> [Texto para leitura]

/---

Talvez essa frase pudesse resumir minha última turnê de uma semana com a Miêta, com a palavra “estranha” assumindo as mais diversas e vigorosas conotações. Ou, talvez, eu só queira me identificar com alguém que passou boa parte da vida como jornalista ao lado da música, registrando-a. No entanto, aqui entra o meu privilégio de estar não ao lado, mas dentro da música, e de ser uma jornalista que entende, por vivência, das temáticas de que trata. Com isso, vem o gozo da catarse em palco, juntamente à urgência do registro minimamente racional (e ainda altamente subjetivo) sobre ele e sobre todo o resto. E esse resto é vasto, acreditem.

[Repitamos o mantra, pois, durante todo o relato: tudo será creditado pela ótica subjetiva.]

Aperto dos mais desconfortáveis no peito, falta de ar e um tremor ritmado marcando os espasmos do meu corpo. Era a segunda crise de ansiedade que eu tinha na semana antes de zarparmos pra Goiânia. “A gente trabalha 48 horas por dia”, disse o Fernando Bones pra mim um dia desses na porta d’A Obra Bar Dançante, em BH. Sim, a gente trabalha isso mesmo. E eu estava no grau máximo da loucura induzida por cafeína e estresse na sexta-feira anterior à viagem.

Enquanto acompanhava a finalização de uma matéria sobre os 50 anos do disco The Velvet Underground & Nico na redação do programa televisivo onde trabalho — e tentava lidar com todas as demandas do cotidiano “normal” -, olhei para a icônica banana da capa do álbum desenhado por Warhol, no computador da ilha de edição, e respirei profeticamente tentando botar ansiolítico imaginário no pulmão: “Calma, vai rolar. Essa banana vira bananada na segunda-feira.” (Luiz provavelmente adoraria me ouvir ditando, desesperadamente, esse trocadilho tiozístico em voz alta).

\---

> [Material fornecido]

/---

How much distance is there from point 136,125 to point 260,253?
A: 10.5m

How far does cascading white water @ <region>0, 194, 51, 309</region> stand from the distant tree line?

\---

> [Exercícios]
1/ Resuma em forma de lista o parágrafo do relato que começa com "Aperto dos mais desconfortáveis", mantendo os fatos principais.
2/ Troque "computador" por "monitor" no trecho do relato que vai de "Enquanto acompanhava a" até "em voz alta).".
3/ Segundo o relato, que disco completava 50 anos na matéria que estava sendo finalizada?

> [Respostas]
1/
- Aperto no peito, falta de ar e tremor no corpo: era a segunda crise de ansiedade na semana antes da viagem para Goiânia.
- Fernando Bones tinha dito, na porta d'A Obra Bar Dançante, em BH: "A gente trabalha 48 horas por dia".
- Na sexta-feira anterior à viagem, a autora estava no auge da loucura causada por cafeína e estresse.

2/
Enquanto acompanhava a finalização de uma matéria sobre os 50 anos do disco The Velvet Underground & Nico na redação do programa televisivo onde trabalho — e tentava lidar com todas as demandas do cotidiano “normal” -, olhei para a icônica banana da capa do álbum desenhado por Warhol, no monitor da ilha de edição, e respirei profeticamente tentando botar ansiolítico imaginário no pulmão: “Calma, vai rolar. Essa banana vira bananada na segunda-feira.” (Luiz provavelmente adoraria me ouvir ditando, desesperadamente, esse trocadilho tiozístico em voz alta).

3/ The Velvet Underground & Nico.